Collectivité territoriale sui generis, créée par la loi du 6 août 1955, dont la constitution précise « l’organisation particulière », elle est placée sous l’autorité d’un administrateur supérieur ayant rang de préfet, à la fois représentant de l’Etat et chef de l’exécutif. Elle bénéficie de la spécialité législative et de l’autonomie administrative et financière. Composée de 5 districts : Crozet, Kerguelen, Saint Paul et Amsterdam, dans l’Océan Indien, la terre Adélie en Antarctique et les Iles Eparses, autour de Madagascar – Europa, Juan de Nova, Bassas da India, Glorieuses et Tromelin, elle est située hors de l’Union européenne, sous le statut de PTOM, et génère 2,300 M km2 de ZEE, soit 22% du domaine maritime de la France. Extrêmement différents, situés sous 4 climats, ces territoires ont en commun d’être inhabités, éloignés et isolés, difficiles d’accès, sous des climats hostiles, et d’être tous des sanctuaires de biodiversité.

Dans ce contexte, les missions du préfet se déclinent sur trois axes principaux : la souveraineté, la protection de l’environnement et le développement économique, principalement la pêche. Concrètement, il s’agit d’assurer une présence humaine permanente, sur des bases scientifiques, où travaillent quelque 250 chercheurs.

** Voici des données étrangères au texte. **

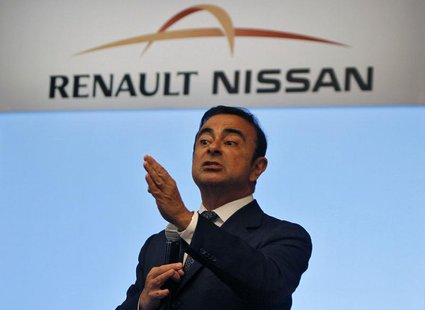 Carlos Ghosn, chairman and CEO of the Renault-Nissan Alliance, gestures as he speaks at a news conference in the southern Indian city of Che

La Réserve naturelle nationale des Terres australes est la plus étendue de France (672 000 km2) et la 5e au plan mondial. Ces mêmes territoires, inscrits par l’UNESCO le 5 juillet 2019 au patrimoine mondial de l’humanité, constituent le Bien le plus vaste jamais inscrit.

Le Parc naturel Marin des Glorieuses se verra transformé en Réserve naturelle, soit un niveau de protection renforcé, à la suite de la visite en octobre dernier du Président de la République.

Rares terres émergées dans leur zone, les TAAF permettent à la France de bénéficier d’installations stratégiques : stations opérant pour Météo France, pour le CNES, le système Galileo et le CEA dans le cadre du Système de Surveillance Internationale de l’OTICE.

Les trois ensembles géographiques qui constituent les TAAF sont tous marqués par une dimension internationale importante.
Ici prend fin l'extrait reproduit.